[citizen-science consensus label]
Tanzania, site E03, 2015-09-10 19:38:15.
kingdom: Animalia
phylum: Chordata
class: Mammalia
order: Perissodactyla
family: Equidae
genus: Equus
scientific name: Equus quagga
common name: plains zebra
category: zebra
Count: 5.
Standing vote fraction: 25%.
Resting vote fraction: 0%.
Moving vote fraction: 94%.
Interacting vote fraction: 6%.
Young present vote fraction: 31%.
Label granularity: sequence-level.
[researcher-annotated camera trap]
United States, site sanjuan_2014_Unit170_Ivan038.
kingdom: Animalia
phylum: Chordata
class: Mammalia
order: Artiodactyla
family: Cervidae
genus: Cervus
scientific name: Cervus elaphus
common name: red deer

********

> **What to do**:
Exactly the lines from the one containing "United States, site" through the final line above, and only those, should be given again.

> **Task answer**:
United States, site sanjuan_2014_Unit170_Ivan038.
kingdom: Animalia
phylum: Chordata
class: Mammalia
order: Artiodactyla
family: Cervidae
genus: Cervus
scientific name: Cervus elaphus
common name: red deer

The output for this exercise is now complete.